Furthermore, Cline says Reetz-Laiolo used her computer to email himself a copy of her private journal. She also says because of the Refog software, Reetz-Laiolo still had access to all of her computer activity from 2010 through 2013, and in an attempt to extort her threatened to reveal nude photographs of her, along with sexually explicit email exchanges to others.

Orrick declined to dismiss most of Reetz-Laiolo and his co-plaintiffs’ hacking claims, saying it might take a trial to determine whether the facts bear out what they allege.

While Cline denies unauthorized access to a computer, Orrick said Reetz-Laiolo, Bernard, and Kiesel have a strong case based on their claims that Cline researched how to run Refog remotely.

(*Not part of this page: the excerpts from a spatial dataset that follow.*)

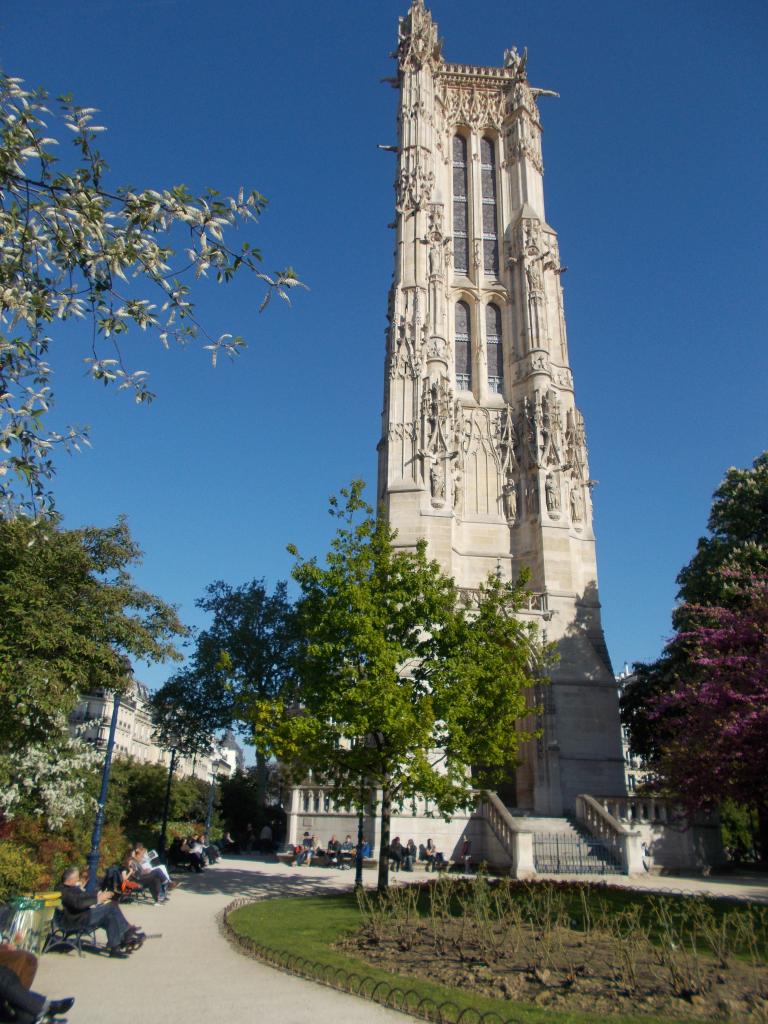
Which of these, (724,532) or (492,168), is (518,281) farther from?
(724,532)

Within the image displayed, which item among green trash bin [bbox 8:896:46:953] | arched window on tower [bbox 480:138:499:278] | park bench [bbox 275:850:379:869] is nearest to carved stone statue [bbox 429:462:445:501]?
arched window on tower [bbox 480:138:499:278]

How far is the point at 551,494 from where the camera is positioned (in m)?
27.5

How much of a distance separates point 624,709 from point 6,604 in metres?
21.7

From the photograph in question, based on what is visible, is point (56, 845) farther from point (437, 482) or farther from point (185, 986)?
point (437, 482)

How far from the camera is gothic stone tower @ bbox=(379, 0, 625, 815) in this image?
79.8ft

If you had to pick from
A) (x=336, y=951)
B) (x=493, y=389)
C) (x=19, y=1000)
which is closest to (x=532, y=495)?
(x=493, y=389)

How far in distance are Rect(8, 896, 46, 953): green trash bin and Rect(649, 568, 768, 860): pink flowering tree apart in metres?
10.9

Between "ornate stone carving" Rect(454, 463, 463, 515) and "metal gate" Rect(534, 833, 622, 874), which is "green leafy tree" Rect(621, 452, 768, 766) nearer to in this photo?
"metal gate" Rect(534, 833, 622, 874)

“But the issue of whether their allegations of remote access sufficiently state a claim presents a much closer question. They underscore their allegations that Cline researched running Refog in ‘hidden mode’ and researched Refog’s ‘Personal Monitor,’ which has a remote access feature,” Orrick wrote. “They also allege that Cline obtained copies of Reetz-Laiolo’s All Sea manuscript that he had not provided to her. According to plaintiffs, these allegations are sufficient to support the reasonable inference that Cline remotely accessed the laptop after selling it to Reetz-Laiolo, thereby establishing that she accessed a ‘computer’ without authorization.”

As for Cline, Orrick dismissed her claim for conversion of her diary as untimely, writing, “Even if I accept Cline’s allegation that in 2012 Reetz-Laiolo told her he would delete the journal and she has thus demonstrated that he ‘affirmatively misled’ her, she has not included any allegations of her diligence to uncover the misrepresentation.”

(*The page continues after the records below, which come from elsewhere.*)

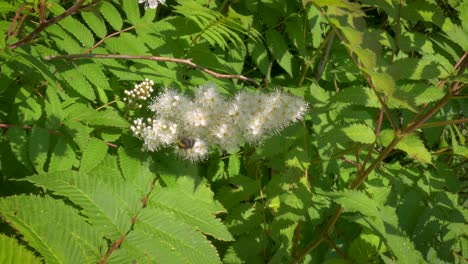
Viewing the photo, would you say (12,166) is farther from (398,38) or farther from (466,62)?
(466,62)

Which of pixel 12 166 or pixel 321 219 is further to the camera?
pixel 321 219

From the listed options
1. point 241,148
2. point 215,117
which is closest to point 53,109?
point 215,117

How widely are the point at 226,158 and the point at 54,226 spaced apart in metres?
1.35

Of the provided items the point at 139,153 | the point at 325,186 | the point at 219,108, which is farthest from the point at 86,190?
the point at 325,186

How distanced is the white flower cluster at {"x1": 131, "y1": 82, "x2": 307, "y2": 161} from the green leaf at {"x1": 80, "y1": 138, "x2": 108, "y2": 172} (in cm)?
16

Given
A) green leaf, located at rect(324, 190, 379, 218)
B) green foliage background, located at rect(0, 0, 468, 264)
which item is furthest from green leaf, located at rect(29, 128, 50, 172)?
green leaf, located at rect(324, 190, 379, 218)

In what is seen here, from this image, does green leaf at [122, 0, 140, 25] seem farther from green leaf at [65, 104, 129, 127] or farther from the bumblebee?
the bumblebee

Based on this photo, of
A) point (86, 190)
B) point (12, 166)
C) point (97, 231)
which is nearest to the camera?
point (97, 231)

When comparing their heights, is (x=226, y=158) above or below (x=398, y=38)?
below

He let her claim of tortious inference stand, finding it a close question as to whether dealing with her ex caused her to miss paid speaking engagements for “The Girls.”

“Even though Cline independently chose to cancel those engagements, she alleges that she would not have done so ‘but-for’ Reetz-Laiolo’s tortious conduct,” he wrote.

Lawyers for both sides did not immediately respond to emails seeking comment late Thursday.